Motion sickness (commonly known as travel sickness) can be a problem with various forms of transport - sea, road, air, or train travel.
Similar symptoms can arise in cinemas with large screens and on roller-coasters. They are caused by a conflict between the body's visual, balance and coordination senses.
A similar reaction is related to fear of heights when looking down from a high roof of a building, from the top of a ladder or over a steep slope on a mountain.
It is rare in those under two years of age but becomes common in later childhood.
The usual symptoms are rapid onset of nausea, pallor and sweating followed by vomiting.
On a ship, adaptation usually takes place after 2 or 3 days and lying flat in the most central part of the boat with the head towards to bow may help - this minimising the rocking motion. It is much less common on large cruise ships with special stabilisers than on smaller craft.
In a road vehicle motion sickness can be prevented by sitting in a front seat, where the passenger can looking forward through the windscreen. It is often precipitated by trying to play games, use a computer or read while the car is in motion.
There are many different tablets available for motion sickness although side effects and duration of action vary. Most are available from pharmacists.
Alcohol potentiates the sedating effect of all these drugs, and all may impair driving ability.
Hyoscine is a short-acting antispasmodic and probably the most effective medication for travel sickness but it is associated with more side effects, such as dry mouth, drowsiness, and blurred vision (it is contraindicated in glaucoma). Hyoscine skin patches (applied every 2-3 days) are helpful for long journeys but may be difficult to obtain.
Cyclizine is a short-acting anti-histamine with minimal sedating effect and can be repeated.
Meclizine, Cinnarizine and Promethazine are also antihistamines and are longer acting.
Absorption may be limited in the presence of vomiting so a regular sufferer should take them in advance.

▶ **WHAT THIS TASK INVOLVES**:
According to the motion sickness text, why should a regular sufferer take the tablets in advance? Answer in one to three sentences.

▶ **EXTRACTED ENTRIES**:
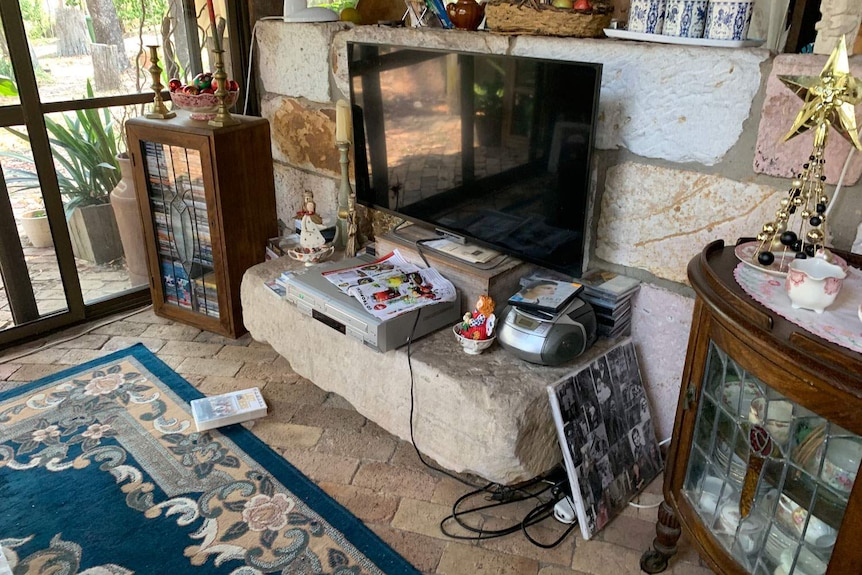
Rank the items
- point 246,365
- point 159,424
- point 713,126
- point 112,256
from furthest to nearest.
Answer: point 112,256 → point 246,365 → point 159,424 → point 713,126

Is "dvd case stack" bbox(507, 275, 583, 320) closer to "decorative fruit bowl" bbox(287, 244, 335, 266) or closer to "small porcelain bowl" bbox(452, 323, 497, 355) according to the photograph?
"small porcelain bowl" bbox(452, 323, 497, 355)

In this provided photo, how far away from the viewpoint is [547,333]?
1.74m

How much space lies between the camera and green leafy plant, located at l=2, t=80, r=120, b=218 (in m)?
2.59

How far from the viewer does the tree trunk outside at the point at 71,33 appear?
2.54 meters

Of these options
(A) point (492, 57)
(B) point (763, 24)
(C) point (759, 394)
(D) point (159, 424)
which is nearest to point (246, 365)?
(D) point (159, 424)

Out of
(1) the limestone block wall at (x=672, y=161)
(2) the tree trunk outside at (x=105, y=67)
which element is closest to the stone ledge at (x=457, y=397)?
(1) the limestone block wall at (x=672, y=161)

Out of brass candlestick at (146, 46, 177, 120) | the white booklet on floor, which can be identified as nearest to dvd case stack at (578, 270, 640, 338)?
the white booklet on floor

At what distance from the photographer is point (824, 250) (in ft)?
4.20

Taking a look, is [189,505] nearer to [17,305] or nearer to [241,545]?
[241,545]

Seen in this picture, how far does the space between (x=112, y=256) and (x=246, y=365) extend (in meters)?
0.97

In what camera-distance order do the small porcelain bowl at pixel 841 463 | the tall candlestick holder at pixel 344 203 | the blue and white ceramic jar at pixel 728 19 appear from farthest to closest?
1. the tall candlestick holder at pixel 344 203
2. the blue and white ceramic jar at pixel 728 19
3. the small porcelain bowl at pixel 841 463

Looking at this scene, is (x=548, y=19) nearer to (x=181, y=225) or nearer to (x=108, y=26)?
(x=181, y=225)

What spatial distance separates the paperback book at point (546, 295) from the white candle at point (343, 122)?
95 centimetres

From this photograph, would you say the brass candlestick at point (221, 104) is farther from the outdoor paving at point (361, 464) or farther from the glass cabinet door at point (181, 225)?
the outdoor paving at point (361, 464)
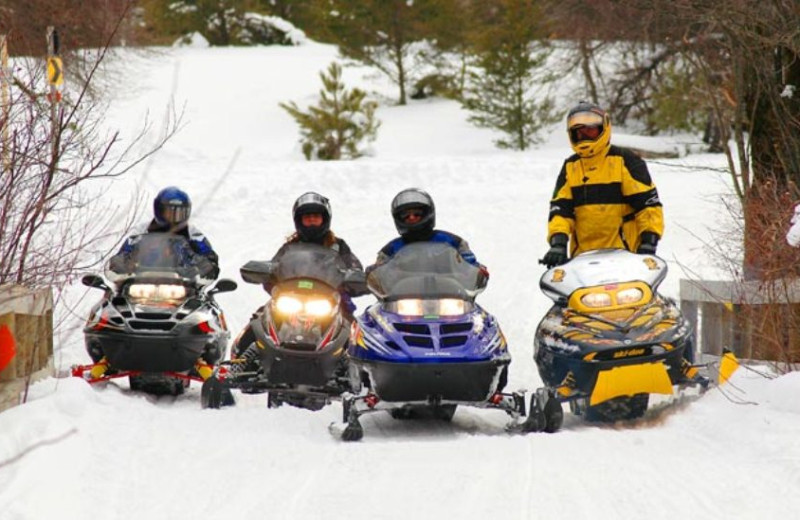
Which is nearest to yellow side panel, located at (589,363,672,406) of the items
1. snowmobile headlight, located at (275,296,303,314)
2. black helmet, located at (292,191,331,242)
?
snowmobile headlight, located at (275,296,303,314)

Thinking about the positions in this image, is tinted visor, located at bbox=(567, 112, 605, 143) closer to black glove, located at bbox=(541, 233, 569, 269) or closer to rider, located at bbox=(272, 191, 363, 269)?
black glove, located at bbox=(541, 233, 569, 269)

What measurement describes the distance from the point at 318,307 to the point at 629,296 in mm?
2416

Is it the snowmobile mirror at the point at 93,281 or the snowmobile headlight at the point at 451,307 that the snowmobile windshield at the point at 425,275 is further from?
the snowmobile mirror at the point at 93,281

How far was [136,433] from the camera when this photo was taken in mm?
7406

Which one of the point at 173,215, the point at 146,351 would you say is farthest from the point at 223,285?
the point at 146,351

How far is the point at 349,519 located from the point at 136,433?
7.51ft

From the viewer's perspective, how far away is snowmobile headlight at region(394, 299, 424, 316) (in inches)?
329

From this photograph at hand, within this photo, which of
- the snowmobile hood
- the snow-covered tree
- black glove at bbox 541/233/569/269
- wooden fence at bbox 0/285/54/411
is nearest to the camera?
wooden fence at bbox 0/285/54/411

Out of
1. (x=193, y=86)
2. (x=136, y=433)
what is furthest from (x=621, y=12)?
(x=193, y=86)

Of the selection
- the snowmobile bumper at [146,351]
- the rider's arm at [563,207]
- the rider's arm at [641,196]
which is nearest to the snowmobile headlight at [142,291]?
the snowmobile bumper at [146,351]

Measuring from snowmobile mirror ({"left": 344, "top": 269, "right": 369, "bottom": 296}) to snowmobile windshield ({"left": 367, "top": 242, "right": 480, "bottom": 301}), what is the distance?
0.71 m

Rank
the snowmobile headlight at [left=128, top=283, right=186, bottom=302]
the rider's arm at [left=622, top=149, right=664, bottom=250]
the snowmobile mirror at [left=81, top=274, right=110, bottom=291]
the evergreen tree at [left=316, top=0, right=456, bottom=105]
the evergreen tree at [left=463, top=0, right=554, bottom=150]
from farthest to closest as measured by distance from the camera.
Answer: the evergreen tree at [left=316, top=0, right=456, bottom=105] → the evergreen tree at [left=463, top=0, right=554, bottom=150] → the snowmobile headlight at [left=128, top=283, right=186, bottom=302] → the snowmobile mirror at [left=81, top=274, right=110, bottom=291] → the rider's arm at [left=622, top=149, right=664, bottom=250]

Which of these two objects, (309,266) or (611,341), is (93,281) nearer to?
(309,266)

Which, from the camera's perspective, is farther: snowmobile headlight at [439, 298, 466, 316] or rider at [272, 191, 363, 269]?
rider at [272, 191, 363, 269]
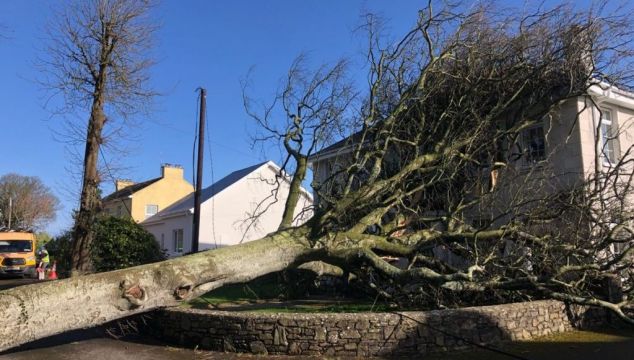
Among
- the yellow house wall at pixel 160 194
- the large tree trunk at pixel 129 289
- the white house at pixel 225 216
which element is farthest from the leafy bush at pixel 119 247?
the yellow house wall at pixel 160 194

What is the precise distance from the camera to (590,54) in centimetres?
1224

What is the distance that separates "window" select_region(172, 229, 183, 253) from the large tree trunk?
72.6 ft

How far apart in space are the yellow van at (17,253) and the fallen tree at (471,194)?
23.7m

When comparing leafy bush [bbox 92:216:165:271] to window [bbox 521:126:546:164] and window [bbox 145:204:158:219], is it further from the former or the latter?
window [bbox 145:204:158:219]

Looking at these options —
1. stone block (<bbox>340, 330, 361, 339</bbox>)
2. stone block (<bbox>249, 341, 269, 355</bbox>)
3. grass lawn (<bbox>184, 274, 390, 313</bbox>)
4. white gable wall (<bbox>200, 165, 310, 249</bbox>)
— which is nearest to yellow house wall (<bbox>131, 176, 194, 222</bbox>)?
white gable wall (<bbox>200, 165, 310, 249</bbox>)

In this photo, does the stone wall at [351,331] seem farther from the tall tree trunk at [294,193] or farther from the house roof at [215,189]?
the house roof at [215,189]

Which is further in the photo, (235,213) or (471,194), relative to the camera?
(235,213)

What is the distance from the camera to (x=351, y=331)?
29.2ft

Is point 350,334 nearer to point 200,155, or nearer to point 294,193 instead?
point 294,193

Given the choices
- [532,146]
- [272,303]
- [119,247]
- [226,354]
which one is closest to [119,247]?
[119,247]

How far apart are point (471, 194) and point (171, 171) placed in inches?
1346

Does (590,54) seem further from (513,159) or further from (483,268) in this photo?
(483,268)

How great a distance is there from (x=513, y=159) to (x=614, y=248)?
134 inches

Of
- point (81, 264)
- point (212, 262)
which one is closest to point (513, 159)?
point (212, 262)
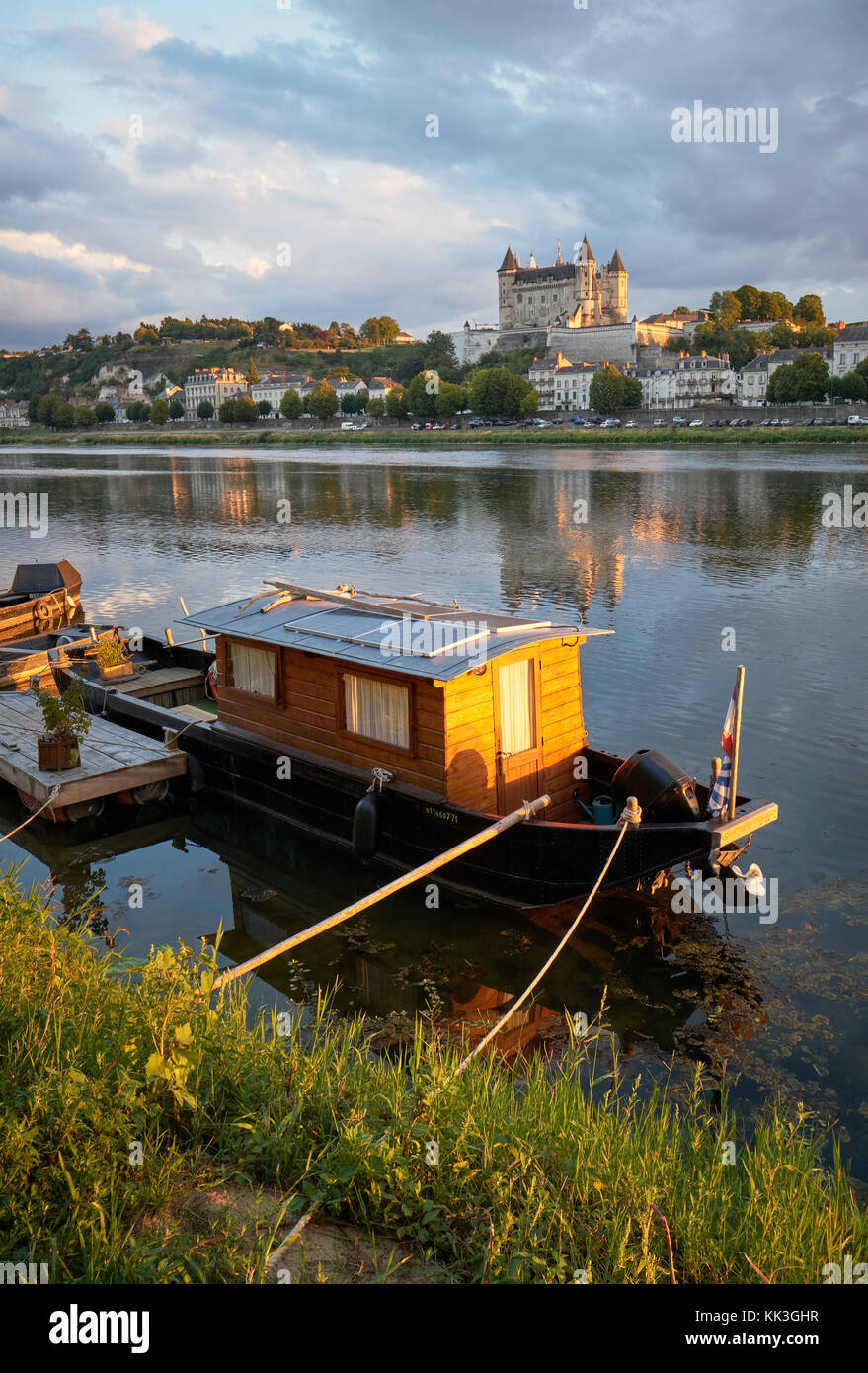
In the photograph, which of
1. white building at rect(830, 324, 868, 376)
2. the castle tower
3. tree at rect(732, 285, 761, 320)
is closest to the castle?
the castle tower

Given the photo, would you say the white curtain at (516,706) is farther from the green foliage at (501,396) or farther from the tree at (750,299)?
the tree at (750,299)

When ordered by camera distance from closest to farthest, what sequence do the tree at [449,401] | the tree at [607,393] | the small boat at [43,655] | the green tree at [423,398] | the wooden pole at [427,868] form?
1. the wooden pole at [427,868]
2. the small boat at [43,655]
3. the tree at [607,393]
4. the green tree at [423,398]
5. the tree at [449,401]

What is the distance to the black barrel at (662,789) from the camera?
420 inches

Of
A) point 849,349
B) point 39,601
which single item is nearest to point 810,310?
point 849,349

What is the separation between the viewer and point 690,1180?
17.7ft

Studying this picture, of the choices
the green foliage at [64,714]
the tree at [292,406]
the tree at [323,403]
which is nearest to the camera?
the green foliage at [64,714]

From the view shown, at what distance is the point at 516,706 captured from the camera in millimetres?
11688

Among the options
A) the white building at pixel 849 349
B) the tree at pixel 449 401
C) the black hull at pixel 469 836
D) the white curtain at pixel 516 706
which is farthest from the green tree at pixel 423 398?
the white curtain at pixel 516 706

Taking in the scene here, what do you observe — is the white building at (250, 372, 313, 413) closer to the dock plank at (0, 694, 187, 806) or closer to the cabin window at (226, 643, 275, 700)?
the dock plank at (0, 694, 187, 806)

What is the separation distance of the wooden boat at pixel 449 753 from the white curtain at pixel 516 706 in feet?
0.06

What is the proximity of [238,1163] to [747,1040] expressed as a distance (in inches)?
212

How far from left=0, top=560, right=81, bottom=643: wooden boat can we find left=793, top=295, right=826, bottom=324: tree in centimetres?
17836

▶ **RESULT FOR THIS EXERCISE**:
Absorption of the tablets may be limited when vomiting is present. Taking them in advance avoids that problem.